Durant Trade HERizon, les participantes sont aussi exposées aux cours de mécanique, de soudage, de technologies variées, de charpenterie et d’autres métiers enseignés aux campus de Holland College de Georgetown, Charlottetown et Summerside, pour les aider à prendre confiance en leur capacité à manipuler des machines différentes.    

Selon les deux coordonnatrices, les femmes sont en général de bonnes communicatrices, ont de la facilité à résoudre des problèmes, et peuvent gérer leur temps et le temps des autres membres de leur famille.  Ce sont autant de compétences qui peuvent être très utiles dans un métier non traditionnel.  

«En soudage, par exemple, les femmes sont très appréciées car elles ont en général une bonne coordination yeux-mains.  Pour le travail de précision, c’est précieux», dit Mme Ronohan.  

Un bon nombre de métiers non traditionnels s’exercent en plein air.  Et c’est vrai que souvent, la force physique est utile.  «S’engager dans l’apprentissage d’un métier non traditionnel en vue d’y travailler demande à une femme de se dépasser, et de sortir de sa zone de confort», admet Richelle Greathouse. 

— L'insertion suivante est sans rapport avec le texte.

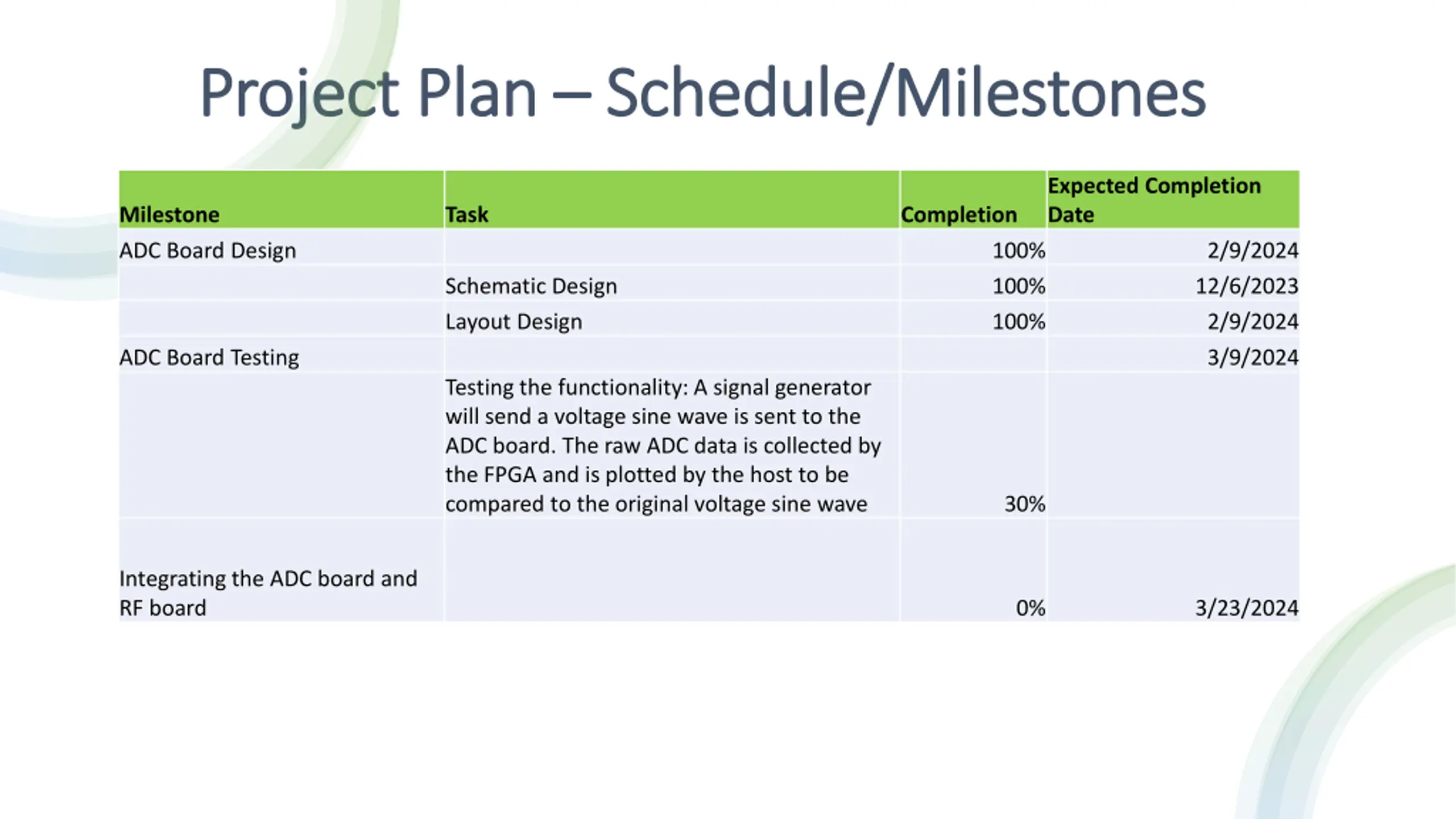 Project Plan – Schedule/Milestones

| Milestone | Task | Completion | Expected Completion Date |
|---|---|---|---|
| ADC Board Design | | 100% | 2/9/2024 |
| | Schematic Design | 100% | 12/6/2023 |
| | Layout Design | 100% | 2/9/2024 |
| ADC Board Testing | | | 3/9/2024 |
| | Testing the functionality: A signal generator will send a voltage sine wave is sent to the ADC board. The raw ADC data is collected by the FPGA and is plotted by the host to be compared to the original voltage sine wave | 30% | |
| Integrating the ADC board and RF board | | 0% | 3/23/2024 |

Cependant, les femmes qui décident de faire carrière dans des métiers traditionnellement réservés aux hommes apportent au domaine, à leurs collègues de travail, et à leurs employeurs, des compétences nouvelles dans l’entreprise, une façon différente de planifier le travail, ou d’aborder des problèmes.  

De plus, il est urgent de former une relève dans les métiers reliés à la construction, au camionnage et au soudage, par exemple, car des pénuries se pointent à l’horizon.  

«Pour les femmes, c’est une opportunité.  Les emplois traditionnellement réservés aux hommes sont plus payants que les emplois traditionnellement réservés aux femmes, même quand elles ont un cours professionnel équivalent», disent les promotrices du Women’s Network.

Ce projet est financé par l’entente fédérale-provinciale sur le développement du marché du travail, et par le gouvernement fédéral par l’entremise du Fond d’emploi Canada-Î.-P.-É.


Richelle Greathouse et Catherine Ronohan sont les principales coordonnatrices du programme Trade HERizons du Women’s Network.  Ce programme de 12 semaines, gratuit pour les femmes qui sont sélectionnées, aide celles-ci à ouvrir des portes qui leur étaient fermées jusque-là, notamment dans les carrières non traditionnellement féminines.